Mit der Öffnung der Ehe für gleichgeschlechtliche Paare am 01.10.2017 dürfen Frauenpaare und Männerpaare in Deutschland eine Ehe schließen. Homosexuelle Ehepaare, die ab dem 01.10.2017 geheiratet haben, unterliegen vollständig den familienrechtlichen Vorschriften im Zivilgesetzbuch (BGB).
Damit kann zwar generell auf die Ausführungen zur heterosexuellen Eheschließung, Scheidung, zum Sorge- und Umgangsrecht und zum Unterhalt auf diesen Seiten verwiesen werden, da sie heute auch Anwendung auf gleichgeschlechtliche Ehen finden.
Dennoch gibt es in gleichgeschlechtlichen Familienkonstellationen aufgrund des derzeit vom Gesetzgeber noch nicht angepassten Abstammungsrechts rechtliche Unterschiede zur heterosexuellen Familie.

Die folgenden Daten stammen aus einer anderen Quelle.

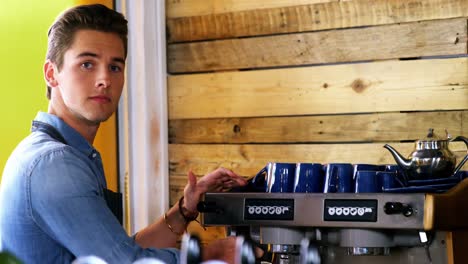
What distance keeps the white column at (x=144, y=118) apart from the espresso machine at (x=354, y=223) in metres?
1.22

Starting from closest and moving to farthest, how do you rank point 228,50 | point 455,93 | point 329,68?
1. point 455,93
2. point 329,68
3. point 228,50

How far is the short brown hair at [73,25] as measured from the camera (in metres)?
1.99

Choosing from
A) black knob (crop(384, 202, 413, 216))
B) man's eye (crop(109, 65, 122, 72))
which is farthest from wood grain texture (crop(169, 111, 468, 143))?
man's eye (crop(109, 65, 122, 72))

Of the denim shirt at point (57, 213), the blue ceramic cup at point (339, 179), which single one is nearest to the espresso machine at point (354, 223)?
the blue ceramic cup at point (339, 179)

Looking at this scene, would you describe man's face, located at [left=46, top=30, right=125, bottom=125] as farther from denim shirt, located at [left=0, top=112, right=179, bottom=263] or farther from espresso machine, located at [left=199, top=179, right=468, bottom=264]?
espresso machine, located at [left=199, top=179, right=468, bottom=264]

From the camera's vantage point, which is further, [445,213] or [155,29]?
[155,29]

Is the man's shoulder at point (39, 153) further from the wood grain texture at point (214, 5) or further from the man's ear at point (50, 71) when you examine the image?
the wood grain texture at point (214, 5)

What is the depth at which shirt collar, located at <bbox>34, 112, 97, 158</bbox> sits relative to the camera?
1.97 metres

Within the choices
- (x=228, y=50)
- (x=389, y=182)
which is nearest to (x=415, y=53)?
(x=228, y=50)

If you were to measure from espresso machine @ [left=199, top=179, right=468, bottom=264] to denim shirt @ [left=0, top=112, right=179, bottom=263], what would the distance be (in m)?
0.35

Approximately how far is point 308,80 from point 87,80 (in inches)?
49.6

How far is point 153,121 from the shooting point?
3297mm

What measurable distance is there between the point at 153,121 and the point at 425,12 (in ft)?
4.04

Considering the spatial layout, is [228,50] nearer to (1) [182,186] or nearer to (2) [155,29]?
(2) [155,29]
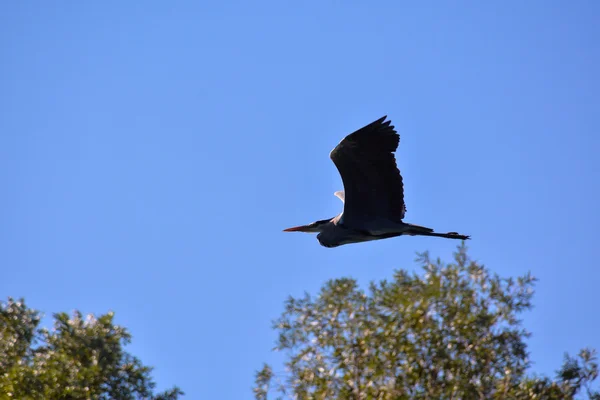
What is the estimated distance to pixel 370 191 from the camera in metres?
14.2

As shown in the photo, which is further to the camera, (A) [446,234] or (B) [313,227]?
(B) [313,227]

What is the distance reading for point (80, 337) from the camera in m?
14.1

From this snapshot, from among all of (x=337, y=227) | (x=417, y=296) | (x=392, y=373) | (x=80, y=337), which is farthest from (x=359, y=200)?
(x=80, y=337)

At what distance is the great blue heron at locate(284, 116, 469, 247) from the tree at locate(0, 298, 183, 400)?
374cm

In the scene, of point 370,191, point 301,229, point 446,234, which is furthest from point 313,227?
point 446,234

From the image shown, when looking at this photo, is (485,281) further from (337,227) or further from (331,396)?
(337,227)

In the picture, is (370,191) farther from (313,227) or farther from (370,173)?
(313,227)

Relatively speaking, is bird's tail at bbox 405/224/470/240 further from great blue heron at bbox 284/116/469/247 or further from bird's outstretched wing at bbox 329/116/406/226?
bird's outstretched wing at bbox 329/116/406/226

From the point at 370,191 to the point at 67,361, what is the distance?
5.23 metres

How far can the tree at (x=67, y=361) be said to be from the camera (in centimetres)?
1330

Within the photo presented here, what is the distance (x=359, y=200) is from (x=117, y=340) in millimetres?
4362

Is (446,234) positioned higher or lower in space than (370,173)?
lower

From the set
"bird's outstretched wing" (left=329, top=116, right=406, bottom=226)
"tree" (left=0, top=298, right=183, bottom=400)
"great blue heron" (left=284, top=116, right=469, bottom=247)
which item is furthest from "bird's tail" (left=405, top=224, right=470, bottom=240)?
"tree" (left=0, top=298, right=183, bottom=400)

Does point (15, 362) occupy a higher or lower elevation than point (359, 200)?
lower
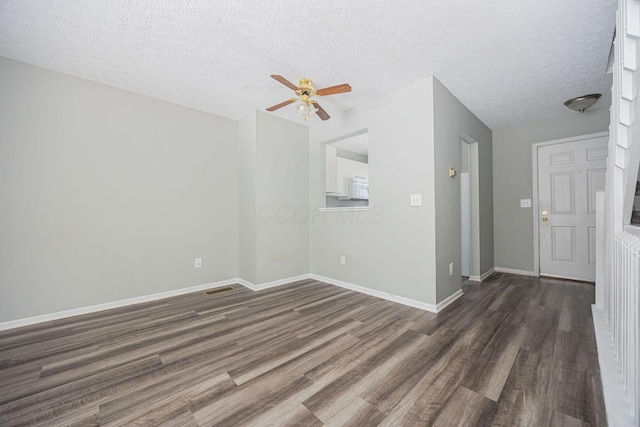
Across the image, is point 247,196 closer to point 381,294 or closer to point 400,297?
point 381,294

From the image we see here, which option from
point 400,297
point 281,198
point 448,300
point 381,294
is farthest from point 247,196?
point 448,300

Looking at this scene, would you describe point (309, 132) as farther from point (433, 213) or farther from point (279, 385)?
point (279, 385)

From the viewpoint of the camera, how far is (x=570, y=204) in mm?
3660

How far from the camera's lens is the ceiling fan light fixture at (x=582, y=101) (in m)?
2.96

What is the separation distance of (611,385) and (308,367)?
1.68m

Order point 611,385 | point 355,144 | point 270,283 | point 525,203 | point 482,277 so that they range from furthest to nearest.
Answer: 1. point 355,144
2. point 525,203
3. point 482,277
4. point 270,283
5. point 611,385

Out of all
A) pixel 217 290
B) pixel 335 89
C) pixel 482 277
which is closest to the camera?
pixel 335 89

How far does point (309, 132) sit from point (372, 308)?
114 inches

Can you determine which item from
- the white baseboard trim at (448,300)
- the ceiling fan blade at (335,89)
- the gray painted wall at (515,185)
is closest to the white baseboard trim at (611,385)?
the white baseboard trim at (448,300)

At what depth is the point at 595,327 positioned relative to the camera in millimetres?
2039

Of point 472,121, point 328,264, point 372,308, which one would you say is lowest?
point 372,308

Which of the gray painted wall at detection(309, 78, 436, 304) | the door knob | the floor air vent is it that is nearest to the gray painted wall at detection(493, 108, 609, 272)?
the door knob

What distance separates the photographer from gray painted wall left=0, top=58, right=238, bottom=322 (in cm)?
231

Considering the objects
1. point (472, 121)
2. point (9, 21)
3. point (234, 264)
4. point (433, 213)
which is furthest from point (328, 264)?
point (9, 21)
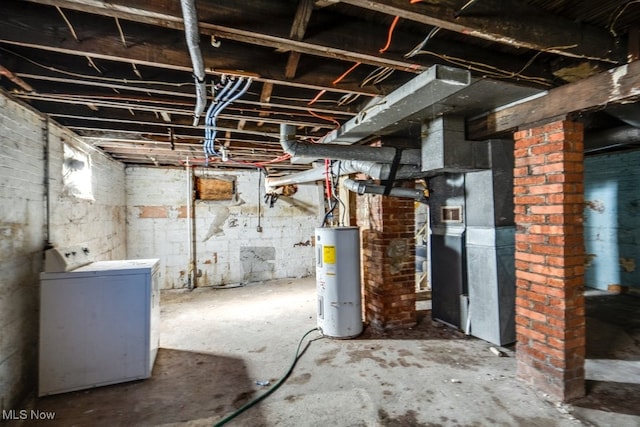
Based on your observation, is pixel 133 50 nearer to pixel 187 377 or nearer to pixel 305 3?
pixel 305 3

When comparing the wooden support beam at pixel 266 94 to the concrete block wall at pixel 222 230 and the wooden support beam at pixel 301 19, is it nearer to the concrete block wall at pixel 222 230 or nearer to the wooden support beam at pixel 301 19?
the wooden support beam at pixel 301 19

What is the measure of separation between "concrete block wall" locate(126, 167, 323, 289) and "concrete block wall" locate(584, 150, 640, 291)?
16.0ft

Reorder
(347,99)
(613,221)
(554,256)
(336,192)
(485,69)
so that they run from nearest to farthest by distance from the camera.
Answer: (485,69) < (554,256) < (347,99) < (336,192) < (613,221)

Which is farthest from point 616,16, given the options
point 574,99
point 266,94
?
point 266,94

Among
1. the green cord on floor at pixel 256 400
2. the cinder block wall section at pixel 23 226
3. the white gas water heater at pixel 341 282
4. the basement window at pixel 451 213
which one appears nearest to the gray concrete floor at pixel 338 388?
the green cord on floor at pixel 256 400

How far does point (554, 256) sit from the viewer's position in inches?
80.9

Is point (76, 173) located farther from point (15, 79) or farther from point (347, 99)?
point (347, 99)

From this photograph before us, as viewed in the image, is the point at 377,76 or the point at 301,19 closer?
the point at 301,19

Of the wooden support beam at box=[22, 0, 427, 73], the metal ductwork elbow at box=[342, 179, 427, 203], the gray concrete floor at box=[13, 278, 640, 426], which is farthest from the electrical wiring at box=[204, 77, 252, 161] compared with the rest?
the gray concrete floor at box=[13, 278, 640, 426]

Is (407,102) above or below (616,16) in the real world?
below

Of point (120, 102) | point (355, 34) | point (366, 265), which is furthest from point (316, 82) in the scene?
point (366, 265)

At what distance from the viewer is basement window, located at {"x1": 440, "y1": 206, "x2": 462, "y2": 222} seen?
328cm

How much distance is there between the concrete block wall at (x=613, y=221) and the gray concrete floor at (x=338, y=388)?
254 centimetres

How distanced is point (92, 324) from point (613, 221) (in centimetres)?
706
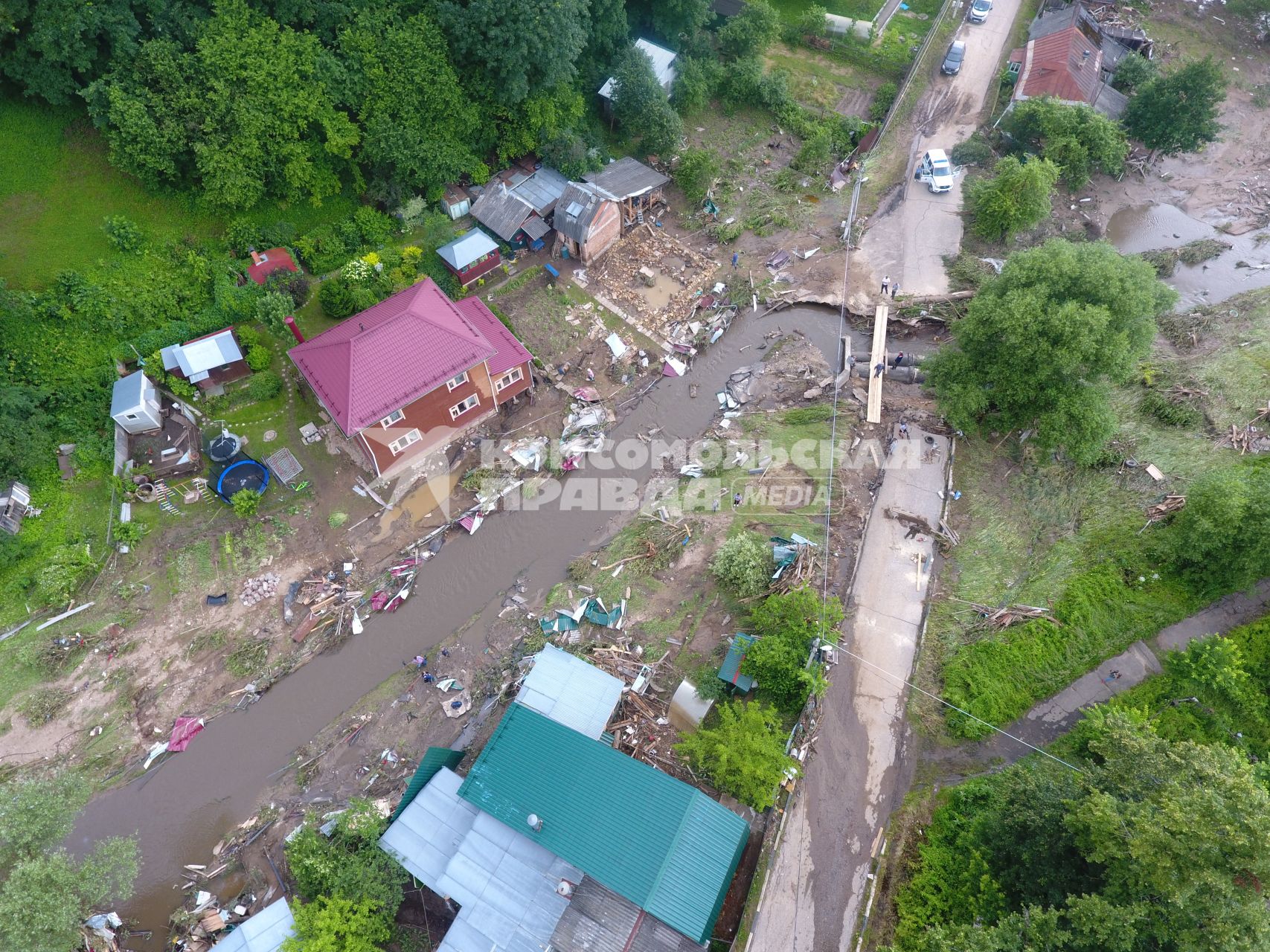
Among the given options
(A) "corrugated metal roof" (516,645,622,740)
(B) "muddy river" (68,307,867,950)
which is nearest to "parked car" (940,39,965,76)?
(B) "muddy river" (68,307,867,950)

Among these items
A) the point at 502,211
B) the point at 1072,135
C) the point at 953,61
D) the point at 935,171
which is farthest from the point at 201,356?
the point at 953,61

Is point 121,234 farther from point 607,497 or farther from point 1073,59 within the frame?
point 1073,59

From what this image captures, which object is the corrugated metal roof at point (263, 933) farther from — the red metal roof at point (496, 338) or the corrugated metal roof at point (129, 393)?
the red metal roof at point (496, 338)

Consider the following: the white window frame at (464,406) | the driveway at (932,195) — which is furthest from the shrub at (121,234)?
the driveway at (932,195)

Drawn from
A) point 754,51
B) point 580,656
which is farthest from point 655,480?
point 754,51

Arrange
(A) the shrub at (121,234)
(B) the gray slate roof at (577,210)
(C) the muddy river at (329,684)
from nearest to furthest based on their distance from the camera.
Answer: (C) the muddy river at (329,684)
(A) the shrub at (121,234)
(B) the gray slate roof at (577,210)

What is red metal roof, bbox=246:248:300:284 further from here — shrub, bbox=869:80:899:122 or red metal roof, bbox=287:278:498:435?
shrub, bbox=869:80:899:122
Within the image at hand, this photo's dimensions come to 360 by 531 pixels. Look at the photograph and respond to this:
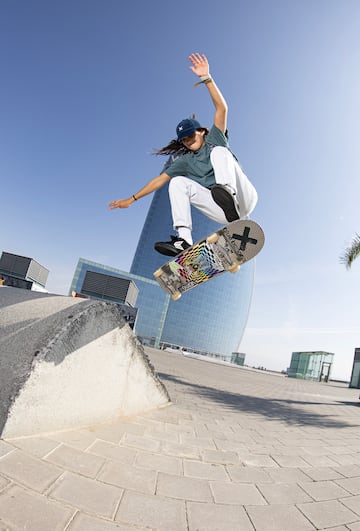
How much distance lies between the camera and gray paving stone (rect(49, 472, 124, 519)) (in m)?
1.53

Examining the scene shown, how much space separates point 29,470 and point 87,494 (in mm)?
440

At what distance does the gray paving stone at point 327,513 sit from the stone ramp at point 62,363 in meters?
2.06

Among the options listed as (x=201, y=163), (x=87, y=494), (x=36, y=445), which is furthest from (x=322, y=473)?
(x=201, y=163)

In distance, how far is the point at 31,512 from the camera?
1393 mm

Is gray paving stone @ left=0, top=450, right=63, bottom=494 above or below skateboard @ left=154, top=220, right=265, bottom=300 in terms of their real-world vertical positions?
below

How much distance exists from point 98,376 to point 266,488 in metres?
1.85

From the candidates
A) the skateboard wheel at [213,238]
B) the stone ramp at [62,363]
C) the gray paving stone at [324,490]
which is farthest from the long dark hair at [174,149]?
the gray paving stone at [324,490]

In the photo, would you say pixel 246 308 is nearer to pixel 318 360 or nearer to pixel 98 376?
pixel 318 360

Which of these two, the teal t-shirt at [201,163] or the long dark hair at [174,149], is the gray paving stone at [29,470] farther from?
the long dark hair at [174,149]

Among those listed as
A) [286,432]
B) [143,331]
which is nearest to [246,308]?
[143,331]

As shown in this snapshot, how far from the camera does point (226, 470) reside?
94.5 inches

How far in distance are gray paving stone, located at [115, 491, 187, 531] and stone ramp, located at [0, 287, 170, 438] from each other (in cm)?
109

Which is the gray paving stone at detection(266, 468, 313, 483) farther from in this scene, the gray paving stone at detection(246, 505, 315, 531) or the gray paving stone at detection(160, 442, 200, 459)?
the gray paving stone at detection(160, 442, 200, 459)

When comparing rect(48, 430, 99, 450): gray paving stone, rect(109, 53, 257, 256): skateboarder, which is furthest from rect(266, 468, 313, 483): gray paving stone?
rect(109, 53, 257, 256): skateboarder
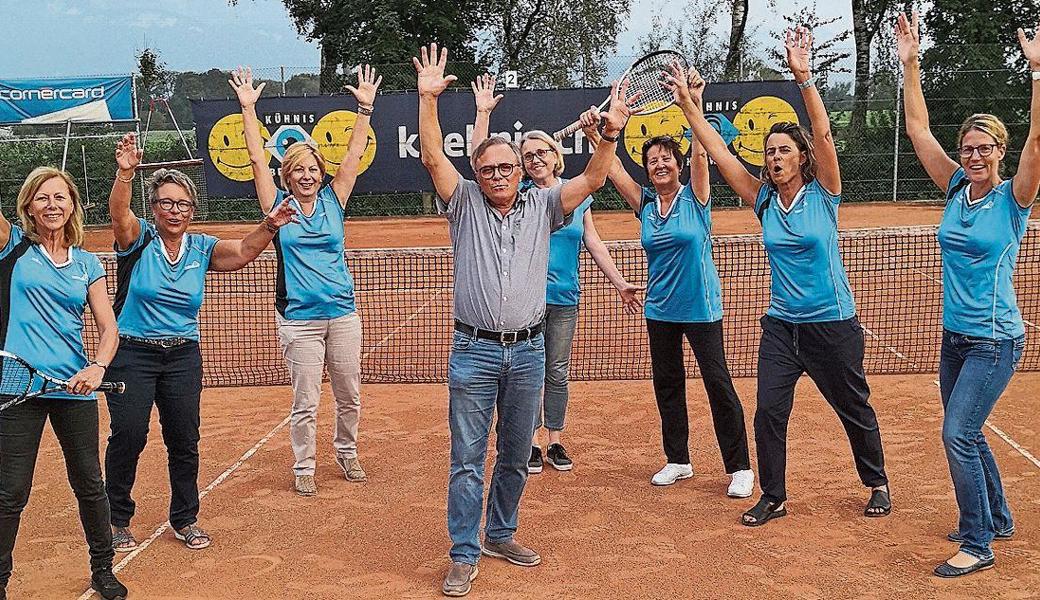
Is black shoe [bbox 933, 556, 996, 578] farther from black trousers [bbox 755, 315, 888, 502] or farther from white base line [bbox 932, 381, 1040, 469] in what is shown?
white base line [bbox 932, 381, 1040, 469]

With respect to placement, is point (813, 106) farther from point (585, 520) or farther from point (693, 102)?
point (585, 520)

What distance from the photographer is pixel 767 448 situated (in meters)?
5.68

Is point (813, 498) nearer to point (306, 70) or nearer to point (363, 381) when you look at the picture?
point (363, 381)

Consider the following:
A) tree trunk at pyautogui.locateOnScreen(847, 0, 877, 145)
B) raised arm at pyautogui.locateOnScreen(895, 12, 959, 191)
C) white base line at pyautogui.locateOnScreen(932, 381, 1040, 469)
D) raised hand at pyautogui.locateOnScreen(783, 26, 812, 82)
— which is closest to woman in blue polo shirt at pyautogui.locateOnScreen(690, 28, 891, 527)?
raised hand at pyautogui.locateOnScreen(783, 26, 812, 82)

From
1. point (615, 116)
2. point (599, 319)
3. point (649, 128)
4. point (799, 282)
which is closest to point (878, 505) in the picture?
point (799, 282)

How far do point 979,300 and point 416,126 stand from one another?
15815 mm

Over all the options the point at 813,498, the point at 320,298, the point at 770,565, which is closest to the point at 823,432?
the point at 813,498

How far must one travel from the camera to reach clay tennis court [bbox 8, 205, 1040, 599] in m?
5.02

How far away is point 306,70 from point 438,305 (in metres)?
11.1

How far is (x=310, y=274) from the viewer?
20.1ft

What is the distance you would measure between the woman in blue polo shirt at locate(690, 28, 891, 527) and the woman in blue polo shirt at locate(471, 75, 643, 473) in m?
0.91

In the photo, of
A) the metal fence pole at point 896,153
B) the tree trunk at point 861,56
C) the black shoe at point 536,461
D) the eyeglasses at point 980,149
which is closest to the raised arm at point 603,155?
the eyeglasses at point 980,149

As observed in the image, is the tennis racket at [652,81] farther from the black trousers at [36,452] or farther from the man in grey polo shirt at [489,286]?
the black trousers at [36,452]

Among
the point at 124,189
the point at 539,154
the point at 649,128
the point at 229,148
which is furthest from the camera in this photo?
the point at 229,148
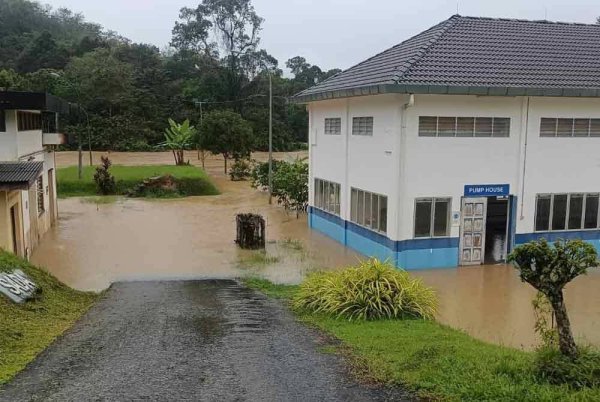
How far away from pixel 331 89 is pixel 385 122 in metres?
3.94

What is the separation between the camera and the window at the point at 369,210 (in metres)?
17.3

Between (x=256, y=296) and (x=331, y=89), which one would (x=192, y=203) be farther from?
(x=256, y=296)

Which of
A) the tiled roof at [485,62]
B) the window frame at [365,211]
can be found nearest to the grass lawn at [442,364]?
the window frame at [365,211]

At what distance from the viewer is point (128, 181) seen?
35281mm

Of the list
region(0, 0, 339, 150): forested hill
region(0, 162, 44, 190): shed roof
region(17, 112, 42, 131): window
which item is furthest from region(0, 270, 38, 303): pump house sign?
region(0, 0, 339, 150): forested hill

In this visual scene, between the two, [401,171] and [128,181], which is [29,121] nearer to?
[401,171]

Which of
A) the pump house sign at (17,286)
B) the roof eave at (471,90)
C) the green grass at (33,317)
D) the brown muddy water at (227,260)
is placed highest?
the roof eave at (471,90)

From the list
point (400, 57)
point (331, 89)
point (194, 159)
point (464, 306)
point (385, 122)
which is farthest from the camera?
point (194, 159)

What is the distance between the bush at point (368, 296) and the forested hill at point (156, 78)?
4536cm

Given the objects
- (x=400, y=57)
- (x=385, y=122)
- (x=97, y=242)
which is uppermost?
(x=400, y=57)

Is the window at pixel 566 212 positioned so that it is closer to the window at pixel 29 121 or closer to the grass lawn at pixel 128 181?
the window at pixel 29 121

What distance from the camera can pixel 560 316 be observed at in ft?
21.4

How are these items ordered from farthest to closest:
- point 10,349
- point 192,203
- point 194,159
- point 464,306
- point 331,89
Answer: point 194,159, point 192,203, point 331,89, point 464,306, point 10,349

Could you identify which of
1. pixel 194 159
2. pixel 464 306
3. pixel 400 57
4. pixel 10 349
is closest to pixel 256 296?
pixel 464 306
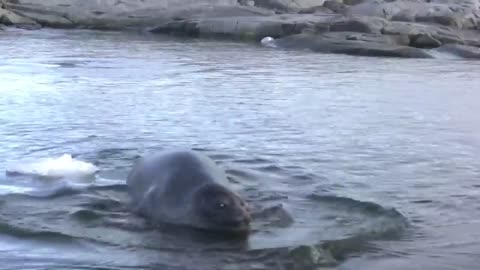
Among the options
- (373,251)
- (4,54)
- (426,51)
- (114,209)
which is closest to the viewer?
(373,251)

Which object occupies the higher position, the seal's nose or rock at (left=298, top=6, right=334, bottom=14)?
the seal's nose

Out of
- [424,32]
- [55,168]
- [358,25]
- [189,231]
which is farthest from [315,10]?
[189,231]

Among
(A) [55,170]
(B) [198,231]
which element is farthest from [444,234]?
(A) [55,170]

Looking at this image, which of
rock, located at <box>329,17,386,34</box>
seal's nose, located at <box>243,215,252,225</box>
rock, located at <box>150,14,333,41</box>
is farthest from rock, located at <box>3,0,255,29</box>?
seal's nose, located at <box>243,215,252,225</box>

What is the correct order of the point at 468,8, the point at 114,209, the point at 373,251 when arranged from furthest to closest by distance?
the point at 468,8 < the point at 114,209 < the point at 373,251

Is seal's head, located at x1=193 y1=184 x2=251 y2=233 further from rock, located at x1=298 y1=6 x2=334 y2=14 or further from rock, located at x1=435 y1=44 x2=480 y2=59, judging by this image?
rock, located at x1=298 y1=6 x2=334 y2=14

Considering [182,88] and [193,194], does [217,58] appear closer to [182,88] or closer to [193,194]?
[182,88]

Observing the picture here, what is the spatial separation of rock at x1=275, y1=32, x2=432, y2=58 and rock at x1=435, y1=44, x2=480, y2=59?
2.27 ft

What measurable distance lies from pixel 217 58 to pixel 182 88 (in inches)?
215

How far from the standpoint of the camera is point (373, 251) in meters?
6.18

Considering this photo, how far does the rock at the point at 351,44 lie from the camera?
2087 cm

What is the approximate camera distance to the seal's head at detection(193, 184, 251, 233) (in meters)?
6.44

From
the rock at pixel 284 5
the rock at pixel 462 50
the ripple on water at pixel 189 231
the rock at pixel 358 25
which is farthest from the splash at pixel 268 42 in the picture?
the ripple on water at pixel 189 231

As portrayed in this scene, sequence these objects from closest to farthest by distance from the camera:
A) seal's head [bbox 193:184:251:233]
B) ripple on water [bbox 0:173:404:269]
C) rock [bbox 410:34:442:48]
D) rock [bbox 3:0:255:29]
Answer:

Die Abweichung rührt meist daher, dass Frauen- und Männerpaare aktuell noch auf eine Volladoption oder eine Stiefkindadoption angewiesen sind, um sich ihr Familienglück auch rechtlich abgesichert zu erfüllen.
Das Kind, das in der homosexuellen Ehe geboren wird, ist nicht automatisch das rechtliche Kind der beiden Mütter. Im Gegensatz zum Kind, dass in eine Ehe bestehend aus Mann und Frau geboren wird und zwar unabhängig davon, ob es genetisch von diesem Ehepaar abstammt.
Je nachdem, ob die Stiefkindadoption durchgeführt wurde oder nicht, ergeben sich andere verwandtschaftliche, unterhaltsrechtliche und auch erbrechtliche Konstellationen zwischen den erwachsenen Eltern untereinander und auch zu den Kindern.
Wurde keine Stiefkindadoption durchgeführt, ist der Co-Elternteil (z.B. Ehefrau der gebärenden Mutter) nicht mit dem Kind verwandt. Hier stellt sich die Frage, ob dies dazu führt, dass nach einer Trennung der beiden Frauen kein Kindesunterhalt für das Kind und kein Kindesbetreuungsunterhalt für den betreuenden Elternteil zu zahlen ist.
Wie verhält es sich mit dem Sorgerecht für das Kind? Hat der Co-Elternteil nach der Trennung vom leiblichen Elternteil ein Umgangsrecht mit dem Kind?
Das sind Fragen, die sich homosexuelle Elternpaare weitaus häufiger stellen als heterosexuelle Ehepaare:
Ein Kind hat einen Anspruch auf Kindesunterhalt gegenüber seinen rechtlichen Eltern. Eine rechtliche Verwandtschaft mit einem Kind entsteht bei gleichgeschlechtlichen Paaren durch die leibliche Geburt des Kindes (leibliche oder gebärende Mutter), die Stiefkindadoption durch den Ehemann oder die Ehefrau oder die Volladoption eines fremden Kindes durch das Frauenpaar oder Männerpaar.
Beispiele:
Stand Juli 2019 ist das Familienrecht noch nicht soweit angeglichen, dass Kinder, die in der Ehe oder der eingetragenen Lebenspartnerschaft von zwei Müttern geplant und geboren werden automatisch das rechtliche Kind beider Mütter sind. Zu diesem Zeitpunkt muss die nicht leibliche Mutter das Kind Ihrer Ehefrau immer noch stiefadoptieren um rechtlich gesehen mit dem Kind verwandt zu sein. Bei heterosexuellen Eheleuten ist das anders.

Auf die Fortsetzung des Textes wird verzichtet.